▶ _What to produce_
Copy the listing exactly; drop the pictures.

▶ _Extracted material_
_____
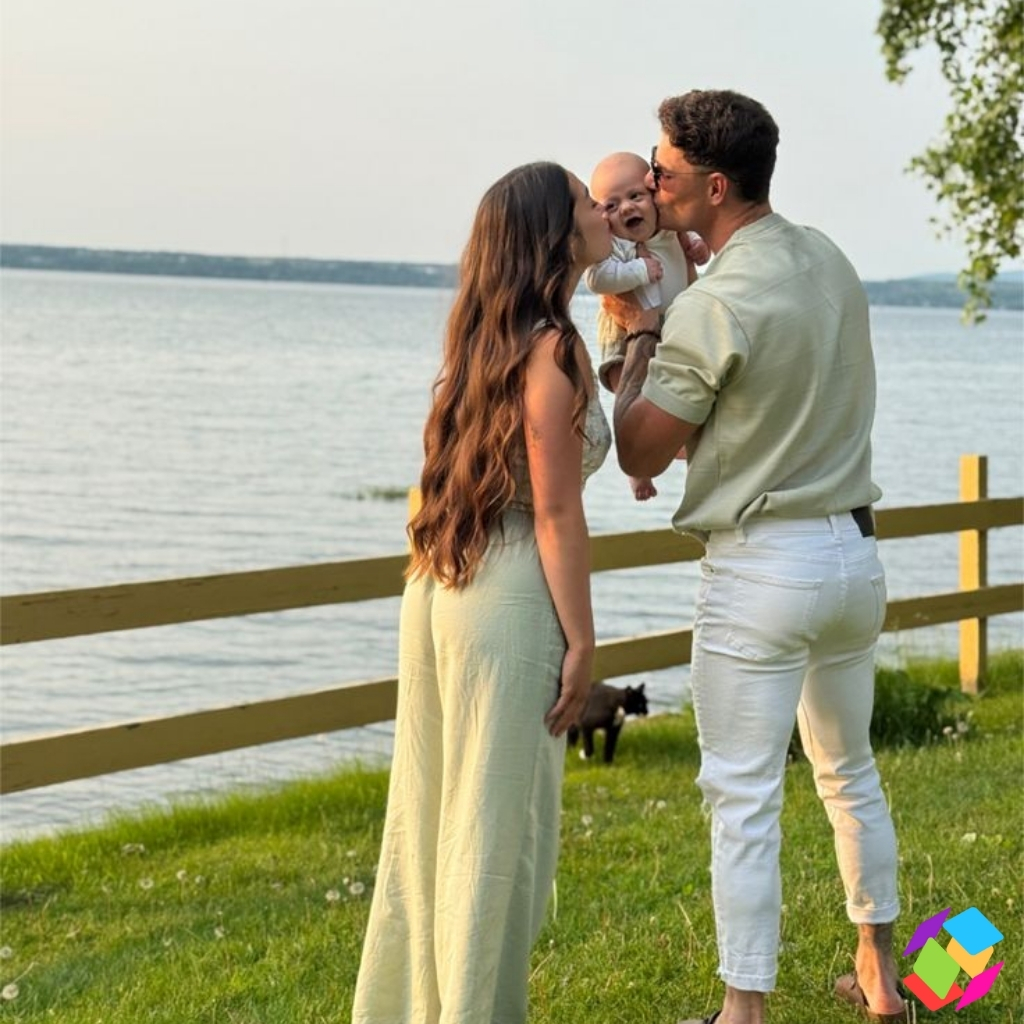 200+ Instagram Captions For Family Picture That Capture Love and Togetherness 21 Instagram Captions For Family Picture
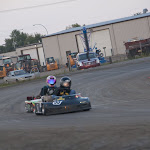 DSC_7200.jpg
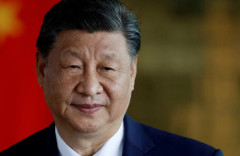 中国、オーストラリアの中国脅威論にブチギレ「軍事力強化は世界平和のためなんだが！？」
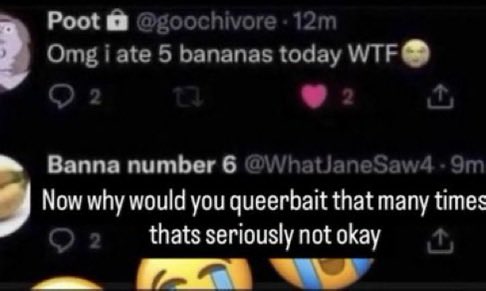 Sugakookie tweet media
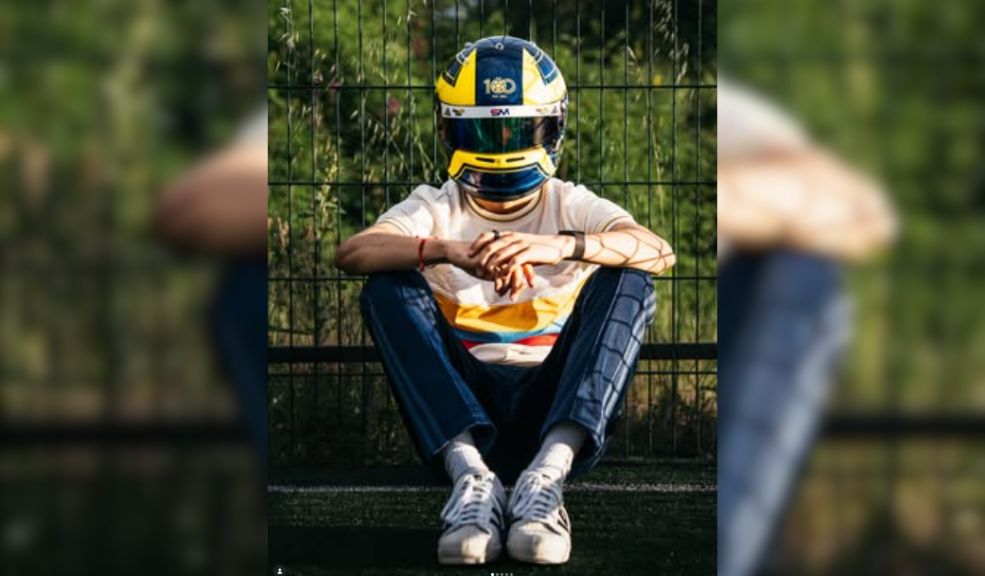 Sebastián Montoya buscará más puntos en Barcelona horarios y dónde ver la F2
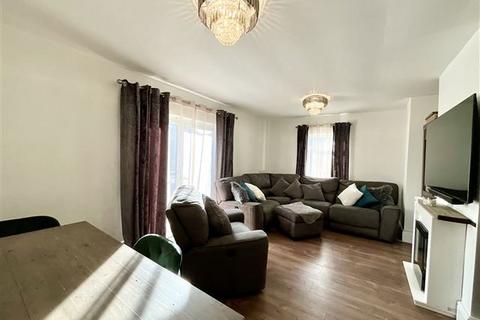 3 bedroom semi-detached house for sale, Ballifield Road, Sheffield, S13 9HX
_____
▶ _Finished exercise_
 200+ Instagram Captions For Family Picture That Capture Love and Togetherness 21 Instagram Captions For Family Picture
 DSC_7200.jpg
 中国、オーストラリアの中国脅威論にブチギレ「軍事力強化は世界平和のためなんだが！？」
 Sugakookie tweet media
 Sebastián Montoya buscará más puntos en Barcelona horarios y dónde ver la F2
 3 bedroom semi-detached house for sale, Ballifield Road, Sheffield, S13 9HX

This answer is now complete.